MIAMI GARDENS, Fla. — The Jets commemorated their trip to Sun Life Stadium on Sunday, site of their New Year’s Day implosion, by doing everything wrong but winning. They escaped with a 23-20 victory against the Dolphins, secured by Nick Folk’s 33-yard field goal with 6 minutes 4 seconds left in overtime, despite offering little evidence that their offense and defense can play at a level worthy of a playoff contender. It was an important victory for the Jets, with the behemoths San Francisco and Houston up next on the schedule, but perhaps a costly one, too.

Without question, the most worrisome sight for the Jets involved their best player, Darrelle Revis, writhing on the field, his hands over his eyes, his season potentially jeopardized. He injured his left knee while making a cut late in the third quarter. He was carted off the field, his status uncertain.
Santonio Holmes, the symbol of the Jets’ dysfunction here last season, caught 9 passes for 147 yards — his first 100-yard game since 2010. His biggest play was a 38-yarder down the near sideline that set up Folk’s game-winner.

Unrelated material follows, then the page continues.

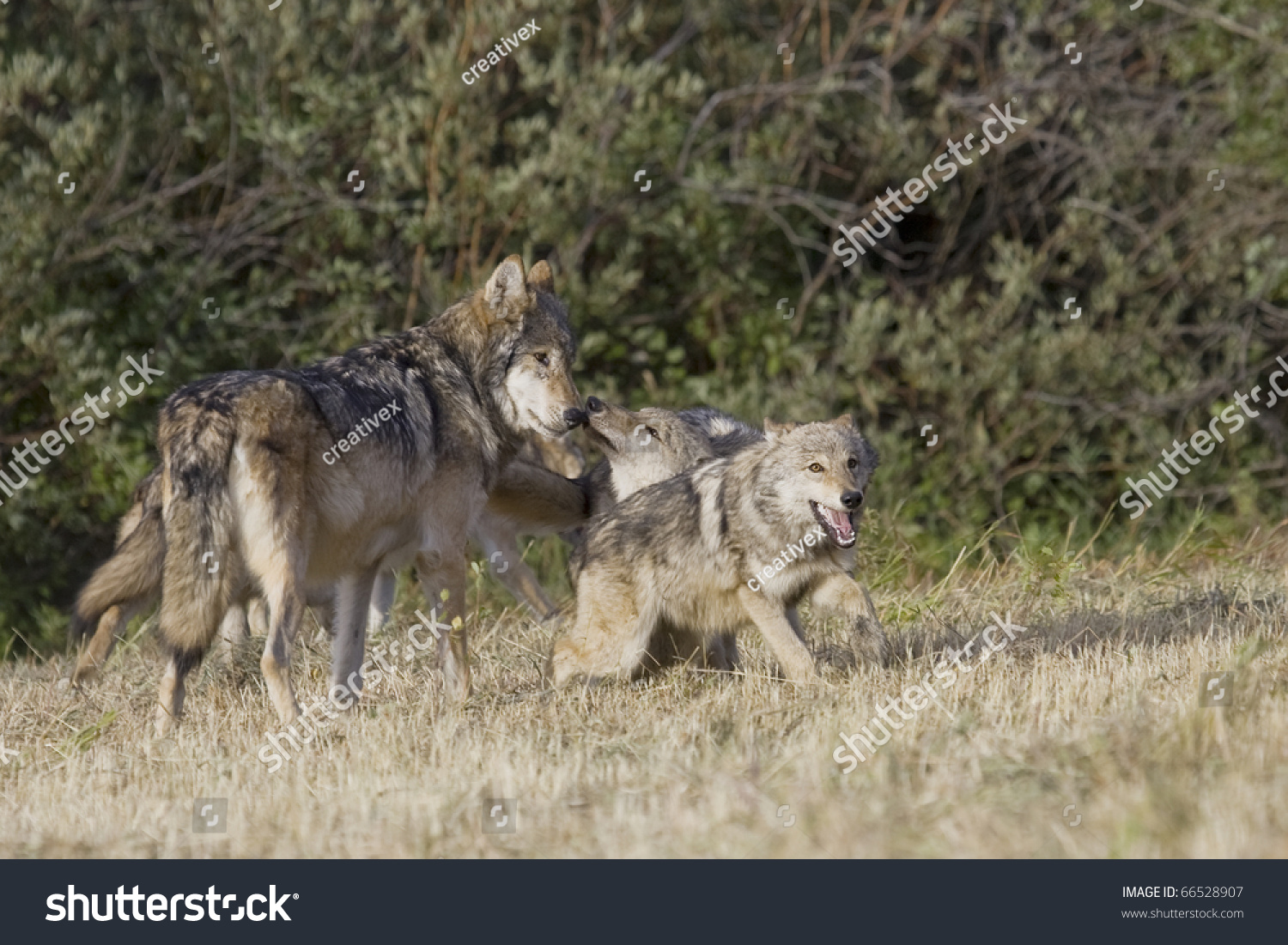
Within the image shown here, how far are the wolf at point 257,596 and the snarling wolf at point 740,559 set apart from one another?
690 mm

In their rare moments of bluster this season, the Jets brag about their defense — how good it is, how great it could be, how far it could take them. The final destination, they hope, is the Superdome in New Orleans, site of Super Bowl XLVII, but any dreams, however fanciful they seem at the moment, hinge on the availability of Revis. No one on the Jets is better at his job than Revis, who, sidelined by a concussion, was severely missed in Week 2 in Pittsburgh, where the defense allowed 275 passing yards.

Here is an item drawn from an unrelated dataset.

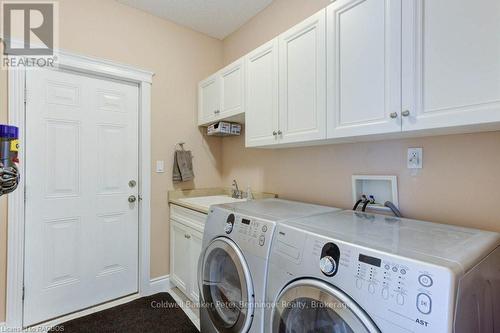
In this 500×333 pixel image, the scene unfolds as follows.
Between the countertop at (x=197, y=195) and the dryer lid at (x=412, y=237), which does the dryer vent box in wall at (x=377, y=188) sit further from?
the countertop at (x=197, y=195)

Against the Dolphins, Revis’s replacement, Kyle Wilson, committed a costly 19-yard pass-interference call on third-and-10 from the Jets’ 42, allowing Miami to even the score with 16 seconds left on a field goal by Dan Carpenter, who missed a chance to win the game when he hooked a 48-yarder in overtime.

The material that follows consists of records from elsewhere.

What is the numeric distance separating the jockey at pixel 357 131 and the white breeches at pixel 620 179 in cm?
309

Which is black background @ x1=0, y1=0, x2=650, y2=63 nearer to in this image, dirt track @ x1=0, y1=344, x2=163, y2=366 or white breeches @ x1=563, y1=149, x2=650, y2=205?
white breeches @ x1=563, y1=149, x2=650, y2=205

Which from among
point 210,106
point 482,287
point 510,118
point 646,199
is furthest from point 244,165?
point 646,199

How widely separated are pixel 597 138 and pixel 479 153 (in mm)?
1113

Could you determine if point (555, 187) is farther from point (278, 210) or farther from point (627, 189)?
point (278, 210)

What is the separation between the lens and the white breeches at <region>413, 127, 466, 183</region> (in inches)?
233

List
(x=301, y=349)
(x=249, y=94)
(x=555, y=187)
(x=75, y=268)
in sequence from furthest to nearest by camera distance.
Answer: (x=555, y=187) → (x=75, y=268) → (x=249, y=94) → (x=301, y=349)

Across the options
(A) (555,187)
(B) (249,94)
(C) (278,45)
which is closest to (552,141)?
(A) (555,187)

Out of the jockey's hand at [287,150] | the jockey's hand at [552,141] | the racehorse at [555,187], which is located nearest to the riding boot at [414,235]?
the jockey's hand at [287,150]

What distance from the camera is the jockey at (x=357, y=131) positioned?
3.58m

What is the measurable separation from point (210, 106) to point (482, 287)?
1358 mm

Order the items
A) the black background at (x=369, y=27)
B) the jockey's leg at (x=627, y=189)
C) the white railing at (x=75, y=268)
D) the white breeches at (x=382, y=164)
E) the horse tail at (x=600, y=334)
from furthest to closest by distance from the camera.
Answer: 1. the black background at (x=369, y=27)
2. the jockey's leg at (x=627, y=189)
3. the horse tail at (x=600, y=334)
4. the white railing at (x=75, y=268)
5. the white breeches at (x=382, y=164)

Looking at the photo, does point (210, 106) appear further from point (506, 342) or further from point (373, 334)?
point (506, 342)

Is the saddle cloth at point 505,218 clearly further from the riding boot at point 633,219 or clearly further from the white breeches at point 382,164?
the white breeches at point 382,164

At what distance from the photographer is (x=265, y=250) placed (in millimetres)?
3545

More and more, it seems as if the Jets’ opening-week eruption against Buffalo was an aberration. When Folk drilled a 33-yard field goal 1:50 before halftime, it ended a scoring drought of 12 possessions. When Sanchez connected with Jeremy Kerley in the end zone on a 7-yard slant to give the Jets a short-lived 20-17 lead with 3:01 remaining, it was the offense’s first touchdown since the opening drive last week in Pittsburgh.
Not all of it is Sanchez’s fault. His offensive line is inconsistent. His running game, which averaged 2.7 yards on 33 carries Sunday, is suspect. And his receiving corps, outside of Holmes, is unproven and prone to dropping the ball, as illustrated by Stephen Hill’s woeful muff on a back-shoulder fade in the end zone. But Sanchez misfired on several passes Sunday, a stretch of imprecision that dates to the second quarter last week. In his last seven quarters and overtime, Sanchez has completed 27 of 67 passes for 364 yards.
The Jets were nearly undermined by a lack of discipline, committing 9 penalties for 108 yards. The biggest culprit was Eric Smith, who was called for two critical personal fouls — one on a roughing-the-punter call that cost the Jets a chance to have the ball in Miami territory with two time outs in the final minute of the first half, the other on a late hit that compounded a 14-yard catch by Davone Bess. Three plays later, Jorvorskie Lane bulled into the end zone for a 1-yard touchdown run, putting Miami ahead by 17-10.
Trailing by that margin after three quarters, the Jets drew closer on a 20-yard field goal by Nick Folk, a drive aided by a 66-yard catch-and-run by Kerley.